Les petits pois, c'est méchant!
J'ai beaucoup aimé Courir, mais j'aimais Zatopek. J'ai aussi aimé Des éclairs, sans pourtant connaître Nikola Tesla.
Une nouvelle fois, Jean Echenoz écrit une biographie romancée d'un héros, Gregor, inventeur génial, hélas moins doué pour tirer profit des ses trouvailles.
Gregor est un ténébreux dandy. Il préfère les pigeons aux humains. Echenoz en dresse un portrait précis, insistant, avec force détails, sur son style, son allure ("sa longue silhouette d'éhassier"), son souci quasi maladif des formes et des apparences.
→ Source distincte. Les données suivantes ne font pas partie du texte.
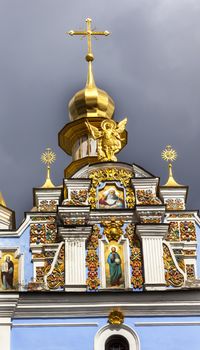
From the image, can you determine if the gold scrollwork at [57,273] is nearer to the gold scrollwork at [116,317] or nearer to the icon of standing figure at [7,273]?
the icon of standing figure at [7,273]

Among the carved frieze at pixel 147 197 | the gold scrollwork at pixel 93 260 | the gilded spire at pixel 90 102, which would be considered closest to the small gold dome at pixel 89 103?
the gilded spire at pixel 90 102

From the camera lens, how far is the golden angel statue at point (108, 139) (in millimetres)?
14805

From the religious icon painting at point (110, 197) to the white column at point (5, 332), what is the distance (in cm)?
251

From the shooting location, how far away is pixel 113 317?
500 inches

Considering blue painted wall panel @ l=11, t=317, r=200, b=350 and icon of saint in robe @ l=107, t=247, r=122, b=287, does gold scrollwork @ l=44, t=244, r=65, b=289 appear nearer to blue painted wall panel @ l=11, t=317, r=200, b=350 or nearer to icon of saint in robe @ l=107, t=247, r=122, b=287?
blue painted wall panel @ l=11, t=317, r=200, b=350

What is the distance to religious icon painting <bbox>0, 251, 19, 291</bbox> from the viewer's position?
13.1 meters

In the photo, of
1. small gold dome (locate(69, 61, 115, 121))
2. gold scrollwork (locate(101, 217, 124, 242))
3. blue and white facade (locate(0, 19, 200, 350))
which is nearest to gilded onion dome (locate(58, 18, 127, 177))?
small gold dome (locate(69, 61, 115, 121))

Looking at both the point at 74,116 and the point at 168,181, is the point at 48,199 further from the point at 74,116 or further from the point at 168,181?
the point at 74,116

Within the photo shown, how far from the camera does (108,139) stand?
14.9 m

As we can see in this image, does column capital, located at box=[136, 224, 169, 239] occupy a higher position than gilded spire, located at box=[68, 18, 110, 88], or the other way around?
gilded spire, located at box=[68, 18, 110, 88]

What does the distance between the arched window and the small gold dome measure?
7.47 meters

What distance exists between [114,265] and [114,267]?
4 cm

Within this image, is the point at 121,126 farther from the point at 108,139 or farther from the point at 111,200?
the point at 111,200

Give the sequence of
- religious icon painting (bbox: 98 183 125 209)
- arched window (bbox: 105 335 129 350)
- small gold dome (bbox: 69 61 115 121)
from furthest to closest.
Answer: small gold dome (bbox: 69 61 115 121), religious icon painting (bbox: 98 183 125 209), arched window (bbox: 105 335 129 350)
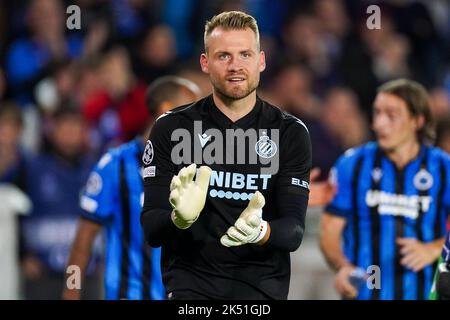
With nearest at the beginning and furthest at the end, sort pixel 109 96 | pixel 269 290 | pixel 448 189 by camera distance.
Answer: 1. pixel 269 290
2. pixel 448 189
3. pixel 109 96

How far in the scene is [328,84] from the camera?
9.83 metres

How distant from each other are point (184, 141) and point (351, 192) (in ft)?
7.47

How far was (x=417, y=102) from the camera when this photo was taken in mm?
6426

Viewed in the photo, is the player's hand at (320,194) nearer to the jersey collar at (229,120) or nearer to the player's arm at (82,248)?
the player's arm at (82,248)

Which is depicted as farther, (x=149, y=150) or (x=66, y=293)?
(x=66, y=293)

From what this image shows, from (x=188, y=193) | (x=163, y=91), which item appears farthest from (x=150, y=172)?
(x=163, y=91)

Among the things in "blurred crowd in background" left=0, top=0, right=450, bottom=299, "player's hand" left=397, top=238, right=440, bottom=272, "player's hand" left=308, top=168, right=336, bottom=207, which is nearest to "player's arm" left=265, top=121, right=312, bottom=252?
"player's hand" left=308, top=168, right=336, bottom=207

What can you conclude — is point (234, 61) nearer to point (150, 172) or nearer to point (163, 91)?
point (150, 172)

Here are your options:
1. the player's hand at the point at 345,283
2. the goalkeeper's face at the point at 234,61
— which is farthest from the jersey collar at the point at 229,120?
the player's hand at the point at 345,283

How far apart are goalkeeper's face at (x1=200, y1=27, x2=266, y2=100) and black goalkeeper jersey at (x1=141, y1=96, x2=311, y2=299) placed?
0.15 metres
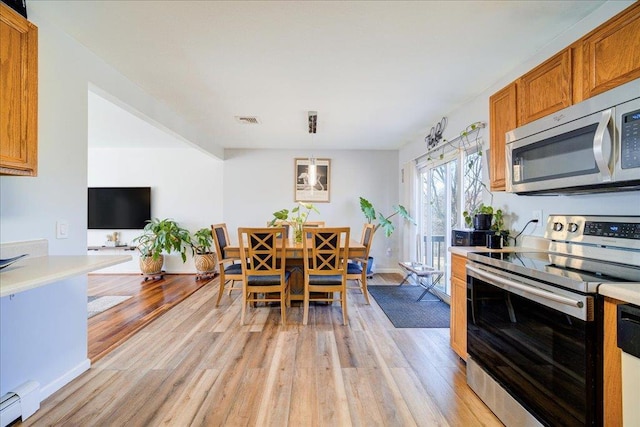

Autant Zatopek paraissait sympathique à force de courage et d'honnêteté, quoique un peu laborieux, autant Gregor semble étranger au monde, distant et détaché, seulement préoccupé d'invention, en avance sur son temps. Comment aimer cet homme?
C'est sans doute grâce à cette faille qui s'agrandit au fil des pages en Gregor que ce héros pas comme les autres nous émeut. Cette béance entre son génie et sa difficulté d'être parmi les homme, symbolisée par son amour croissant pour les oiseaux, surtout les pigeons, est à la fois surprenante et, finalement, attachante.
Comment Echenoz s'y prend-il, avec un livre si court, pour dire tant de choses, et si bien, avec tant de légèreté et d'humour? Pourquoi insiste t-il tant sur la bêtise, la saleté et la laideur du pigeon, avec une telle richesse de vocabulaire, jusqu'à s'en prendre aux petits pois qui l'accompagnent lorsqu'il devient nourriture? Le pigeon serait-il Gregor?
J'ai l'impression que l'auteur aurait aimé que ce ne soit pas le cas.
J'aime le style d'Echenoz, ses phrases construites avec une savante harmonie, sans tomber pour autant dans la préciosité. Il donne toujours de la légèreté au poids des mots. Et nous brosse de tels portraits! C'est un enchanteur.